[lalmana vɛʁmo] (marq. dep. CULT.)
Le dernier que j’ai pu consulter trônait sur la table de nuit de mon arrière-grand-mère¹, sa couverture rouge scintillant tel le phare d’une culture du quotidien emplie de bon sens populaire.Quand je montais lui dire bonsoir j’avais le double privilège d’un petit bonbon à l’anis de Flavigny et de la lecture de la page du lendemain. Toi qui es suranné tu l’auras reconnu cet Almanach Vermot. C’est donc ainsi que je construisis mon fonds de commerce en calembours et pensées de Sacha Guitry qui me vaut encore l’admiration ricardisée de l’autochtone au zinc du Balto lorsque je me dois de visiter en été quelque vieil oncle provençal amateur de pétanque sur la place du village. En quelque sorte l’Almanach Vermot m’a fait. Et me permet de briller. Enfin… pas toujours.
J’ai en effet pu noter une très nette diminution de l’intérêt pour la pensée qu’il professait auprès des générations surdiplômées élevées à coups de sentences prétentieuses très éloignées des préoccupations de nos campagnes. Plus avant même, je suis en mesure de vous révéler ici que la donzelle est peu portée sur la philosophie de l’Almanach Vermot. N’espérez pas ébahir avec :
Mes compliments, mon cher, on me dit que tu te maries dans huit jours. – – Non, dans deux mois, j’ai obtenu un sursis.
et oubliez toute velléité d’échange de fluide corporel si vous vous esclaffez sur :
Un paysan ramasse des champignons dans un bois. Le vétérinaire du pays s’approche et reconnaît qu’ils sont vénéneux. – Malheureux ! Vous allez vous empoisonner ! – – Ne craignez rien Monsieur, c’est pas pour les manger, c’est pour les vendre.
« L’Almanach m’a tuer » pourrais-je écrire en lettres de sang sur la porte de ma prison.
J’ai donc entrepris une très sévère cure de désintox puis de remise à niveau. Je vous préviens, le programme est ardu : autodafé de l’Almanach Vermot pour débuter, fin de l’utilisation des services de taxi pour éviter tout contact avec les Grosses Têtes, interdiction formelle de consommer des papillotes.
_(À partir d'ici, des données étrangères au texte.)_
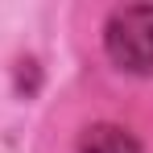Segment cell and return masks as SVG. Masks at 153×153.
Returning a JSON list of instances; mask_svg holds the SVG:
<instances>
[{"mask_svg":"<svg viewBox=\"0 0 153 153\" xmlns=\"http://www.w3.org/2000/svg\"><path fill=\"white\" fill-rule=\"evenodd\" d=\"M108 54L132 75H153V4L116 8L108 21Z\"/></svg>","mask_w":153,"mask_h":153,"instance_id":"cell-1","label":"cell"},{"mask_svg":"<svg viewBox=\"0 0 153 153\" xmlns=\"http://www.w3.org/2000/svg\"><path fill=\"white\" fill-rule=\"evenodd\" d=\"M79 153H141V149H137V141L128 137L124 128H116V124H95V128L83 132Z\"/></svg>","mask_w":153,"mask_h":153,"instance_id":"cell-2","label":"cell"}]
</instances>
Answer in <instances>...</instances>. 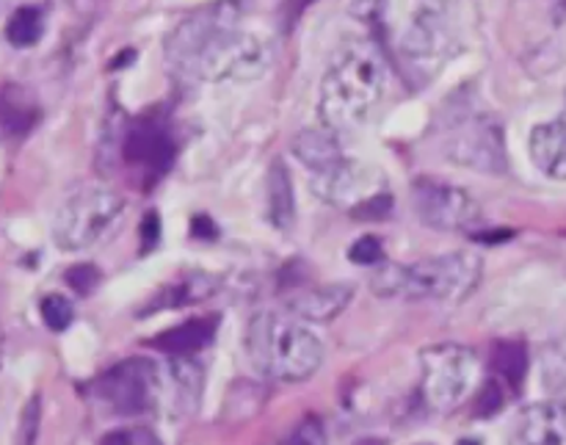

Tout juste ai-je droit de temps à autre à quelques pages de San Antonio. Mais je m’en sors. Il m’arrive désormais d’admettre qu’une femme peut réaliser un créneau en moins de cinq tentatives et j’ai tout oublié du proverbe sur la lune et la rhubarbe. Il n’y a que mon arrière-grand-mère et les bonbons de Flavigny qui continuent à me manquer. Et pour me souvenir de la date du jour j’ai un iPhone.